STATED TASK
Update the items from the line with "How far from" through the end of the items, replacing "dark mound of dirt" with "dirt mound" and leaving everything else unchanged.

Excerpts of spatial question data
_____
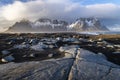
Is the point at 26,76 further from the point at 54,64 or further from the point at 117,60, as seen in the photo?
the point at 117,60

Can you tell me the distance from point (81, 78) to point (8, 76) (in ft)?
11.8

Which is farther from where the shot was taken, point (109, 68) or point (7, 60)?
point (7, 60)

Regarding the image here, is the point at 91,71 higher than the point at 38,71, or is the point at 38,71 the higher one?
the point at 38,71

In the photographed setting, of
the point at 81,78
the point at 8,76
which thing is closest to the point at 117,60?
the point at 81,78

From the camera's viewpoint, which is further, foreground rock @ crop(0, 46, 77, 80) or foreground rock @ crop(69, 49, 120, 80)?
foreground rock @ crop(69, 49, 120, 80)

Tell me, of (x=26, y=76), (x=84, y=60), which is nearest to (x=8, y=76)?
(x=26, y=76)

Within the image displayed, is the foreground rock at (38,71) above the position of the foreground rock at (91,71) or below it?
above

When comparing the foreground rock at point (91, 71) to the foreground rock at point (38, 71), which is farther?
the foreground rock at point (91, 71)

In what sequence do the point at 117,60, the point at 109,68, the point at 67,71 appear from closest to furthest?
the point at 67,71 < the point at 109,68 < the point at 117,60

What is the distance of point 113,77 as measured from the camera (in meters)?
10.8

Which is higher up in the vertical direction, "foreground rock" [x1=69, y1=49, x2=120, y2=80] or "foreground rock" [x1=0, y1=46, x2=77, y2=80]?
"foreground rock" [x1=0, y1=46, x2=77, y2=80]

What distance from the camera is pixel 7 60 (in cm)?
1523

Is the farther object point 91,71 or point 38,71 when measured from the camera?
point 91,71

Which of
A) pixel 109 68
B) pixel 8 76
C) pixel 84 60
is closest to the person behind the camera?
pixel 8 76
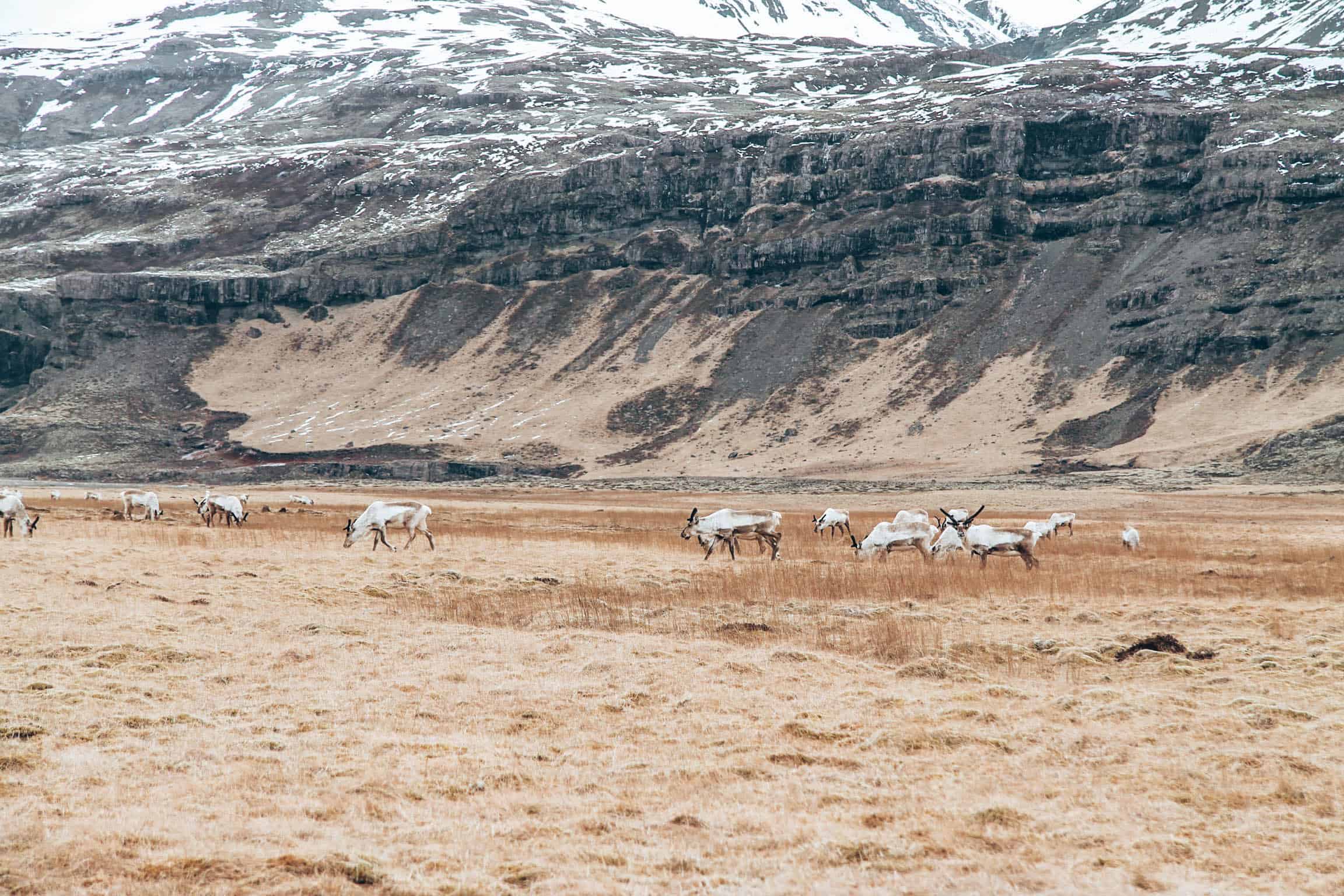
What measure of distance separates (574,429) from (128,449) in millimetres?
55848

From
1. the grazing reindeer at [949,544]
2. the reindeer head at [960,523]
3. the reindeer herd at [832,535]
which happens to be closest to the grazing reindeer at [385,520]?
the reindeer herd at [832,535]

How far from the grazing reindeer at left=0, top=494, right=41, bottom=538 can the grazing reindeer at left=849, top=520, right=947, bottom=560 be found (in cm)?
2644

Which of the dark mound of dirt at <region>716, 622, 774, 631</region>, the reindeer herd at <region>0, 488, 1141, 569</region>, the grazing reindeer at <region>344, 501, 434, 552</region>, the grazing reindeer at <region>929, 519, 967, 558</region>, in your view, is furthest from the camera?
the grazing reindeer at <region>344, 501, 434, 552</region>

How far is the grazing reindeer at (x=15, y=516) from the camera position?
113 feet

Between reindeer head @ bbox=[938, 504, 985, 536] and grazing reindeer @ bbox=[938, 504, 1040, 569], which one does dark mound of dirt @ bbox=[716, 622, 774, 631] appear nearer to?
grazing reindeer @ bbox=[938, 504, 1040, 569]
_____
TASK OUTPUT
How far from the grazing reindeer at left=0, top=494, right=41, bottom=538 can the grazing reindeer at left=849, top=520, right=947, bottom=560 be found (in cm)?
2644

Which of the dirt mound at <region>716, 622, 774, 631</region>, the reindeer herd at <region>0, 488, 1141, 569</region>, the grazing reindeer at <region>344, 501, 434, 552</region>, the grazing reindeer at <region>929, 519, 967, 558</region>, in your view, is furthest from the camera?
the grazing reindeer at <region>344, 501, 434, 552</region>

How far is the grazing reindeer at (x=15, y=516) from the camera position?
113 feet

Between reindeer head @ bbox=[938, 504, 985, 536] and grazing reindeer @ bbox=[938, 504, 1040, 569], which one does dirt mound @ bbox=[716, 622, 774, 631] appear nearer to?
grazing reindeer @ bbox=[938, 504, 1040, 569]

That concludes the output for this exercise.